そんなゴッホの代表作が、7点描かれた『ひまわり』です。精神を病んで、光あふれる南仏へ移住後、画家仲間との共同生活を計画していたゴッホ。後から来る仲間の到着を待ちながら、幸せな気持ちで描いたのが『ひまわり』でした。暗い色調の作品も多いゴッホですが、この作品は当時の幸せな気持ちを表すように明るい色合いです。しかし共同生活はうまくいかず、ゴッホは耳を切り落とす事件を起こしてしまう。それを知ると悲しい絵にも見えます。
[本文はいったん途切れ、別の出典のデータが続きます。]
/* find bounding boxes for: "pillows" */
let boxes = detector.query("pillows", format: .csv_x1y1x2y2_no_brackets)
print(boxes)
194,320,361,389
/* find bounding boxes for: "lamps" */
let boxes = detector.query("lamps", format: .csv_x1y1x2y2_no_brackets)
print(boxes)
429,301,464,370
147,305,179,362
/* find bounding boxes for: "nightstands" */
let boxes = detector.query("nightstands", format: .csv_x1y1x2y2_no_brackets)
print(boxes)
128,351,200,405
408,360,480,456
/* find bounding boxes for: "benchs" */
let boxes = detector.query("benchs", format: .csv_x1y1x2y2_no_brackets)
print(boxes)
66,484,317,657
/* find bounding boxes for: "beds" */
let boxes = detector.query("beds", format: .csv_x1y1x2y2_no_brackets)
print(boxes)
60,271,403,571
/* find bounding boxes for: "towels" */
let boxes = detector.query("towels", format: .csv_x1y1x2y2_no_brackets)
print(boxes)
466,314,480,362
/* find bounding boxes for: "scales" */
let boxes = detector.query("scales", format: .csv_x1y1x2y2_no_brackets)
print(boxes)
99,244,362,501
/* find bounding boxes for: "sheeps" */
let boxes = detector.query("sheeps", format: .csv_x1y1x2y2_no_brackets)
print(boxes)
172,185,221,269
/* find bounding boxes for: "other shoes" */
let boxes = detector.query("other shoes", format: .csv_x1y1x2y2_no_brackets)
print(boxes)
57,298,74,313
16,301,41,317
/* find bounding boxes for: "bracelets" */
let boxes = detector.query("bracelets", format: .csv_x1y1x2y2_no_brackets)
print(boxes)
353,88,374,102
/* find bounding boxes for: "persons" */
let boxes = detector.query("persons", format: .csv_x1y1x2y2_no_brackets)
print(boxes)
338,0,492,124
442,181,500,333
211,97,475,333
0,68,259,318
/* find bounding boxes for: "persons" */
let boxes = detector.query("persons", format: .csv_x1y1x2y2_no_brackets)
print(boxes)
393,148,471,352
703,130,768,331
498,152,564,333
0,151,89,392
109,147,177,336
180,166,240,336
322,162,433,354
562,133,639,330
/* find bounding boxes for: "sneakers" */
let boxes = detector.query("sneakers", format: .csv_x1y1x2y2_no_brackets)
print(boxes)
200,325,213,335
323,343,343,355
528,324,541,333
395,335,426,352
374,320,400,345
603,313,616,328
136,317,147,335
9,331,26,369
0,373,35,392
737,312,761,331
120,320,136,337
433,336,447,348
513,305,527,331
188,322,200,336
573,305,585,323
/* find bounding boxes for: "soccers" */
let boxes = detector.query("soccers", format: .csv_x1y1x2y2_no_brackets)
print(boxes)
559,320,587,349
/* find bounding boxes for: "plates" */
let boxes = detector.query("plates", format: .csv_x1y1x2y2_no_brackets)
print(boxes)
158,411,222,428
つらいことが多くありながらも絵画を描き続けたゴッホの絵は、現在では数十億円もの高値で取引されるようになりました。
ゴッホの幸せな気持ちがあふれた名作
7作の中でもゴッホお気に入りの一枚
7つの作品の中でも最も有名な作品で、15本のひまわりが描かれています。共同生活していたゴーギャンも欲しがりましたが、ゴッホ自身も最も気に入っていて手元に置いていました。
『ひまわり』1888年/ロンドン・ナショナル・ギャラリー(イギリス、ロンドン)
薄いブルーの背景が美しい第一作目
ゴッホ本人も満足していたよい出来だったとされる作品。
『ひまわり』1888年/ノイエ·ピナコテーク(ドイツ、ミュンヘン)
ゴッホのひまわりは日本にもある
1987年にオークションで落札されて日本に来た、身近な作品です。
『ひまわり』1888年/ SOMPO美術館(日本、東京)
【豆知識】
SOMPO美術館所蔵の『ひまわり』は、1987年に約58億円で落札されたものです。当時のオークション史上最高額であり、1枚の絵の売買価格としても最高額だったため、大きな話題となりました。